I've owned 6 S-10 vehicles, all of them were very dependable, 2 of them I plowed with. The first generation were much better built.
But the visibility for plowing from that generation is really good.
Our last Blazer developed an issue with not wanting to start, and then the striker on the driver's door broke off the body.
We fixed that,kind of, but the first time after that it wouldn't start the cfo sent it to the boneyard.


----------



## EWSplow (Dec 4, 2012)

jonniesmooth said:


> I've owned 6 S-10 vehicles, all of them were very dependable, 2 of them I plowed with. The first generation were much better built.
> But the visibility for plowing from that generation is really good.
> Our last Blazer developed an issue with not wanting to start, and then the striker on the driver's door broke off the body.
> We fixed that,kind of, but the first time after that it wouldn't start the cfo sent it to the boneyard.


1st generation S10s had the coil behind the front tire. WD40 was your best friend when there was slush on the road.


----------



## Ajlawn1 (Aug 20, 2009)

Mark Oomkes said:


> @Ajlawn1


Meh, boats and motorcycles are a no no for me...


----------



## MTBTriplet1FG (Jan 2, 2016)

Mr.Markus said:


> Try to find new, never used 2010, and haggle.
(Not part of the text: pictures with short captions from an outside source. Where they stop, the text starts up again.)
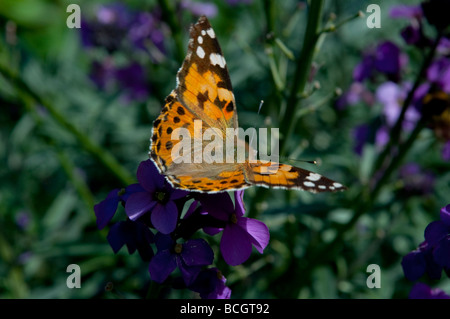 Painted lady butterfly Cynthia cardui West Sussex England UK - Stock Photo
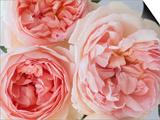 Sharifa Roses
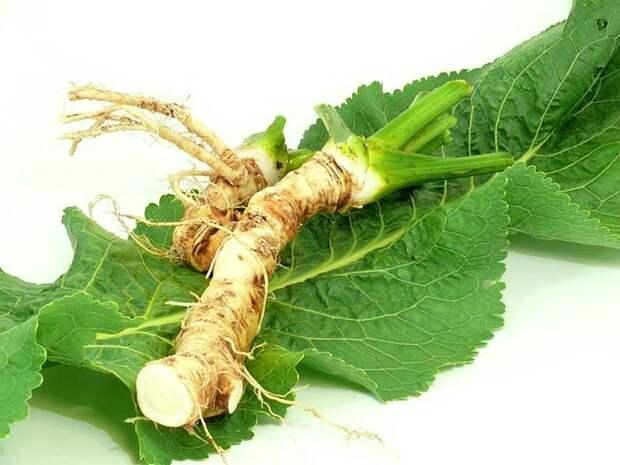 хрен - листья и корень (фото)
Like trying to find a needle in a haystack…


----------



## eliyyah (Feb 20, 2015)

Hydromaster said:


> OK you're not using a quad,
> you're not using a snowblower and you don't have a plow. how is the driveway being cleared?
> 
> Yeah, the good old days you could buy a new four-wheel-drive pick up truck for eight- $9000. And it could even come with a plow.
> ...


Lol. My neighbor has a Silverado with Meyer plow he lets me jump in it and use it. Just don't wanna wear out welcome


----------



## eliyyah (Feb 20, 2015)

Mark Oomkes said:


> Where in Ohio?
> 
> If a 1000 foot long driveway is taking you hours you're doing something wrong.
> 
> PS My driveway is 1000 feet long.


South of Medina square. Hours by hand but that's guesstimate I've never actually done it I just picked up a Western HTS UltraMount for $1400 cash. Just need under carriage mount hardware, controller and truck side harness.


----------



## eliyyah (Feb 20, 2015)

Now, where to find Western 31599-1 under mount, truck side harness kit, and controller.


----------



## BUFF (Dec 24, 2009)

eliyyah said:


> Lol. My neighbor has a Silverado with Meyer plow he lets me jump in it and use it. Just don't wanna wear out welcome


Return the favor with smoked BB Ribs or Brisket or Pokebutt or yard pheasant and a good bottle of Rye occasionally.


----------



## jonniesmooth (Dec 5, 2008)

EWSplow said:


> 1st generation S10s had the coil behind the front tire. WD40 was your best friend when there was slush on the road.


I never had that issue.


----------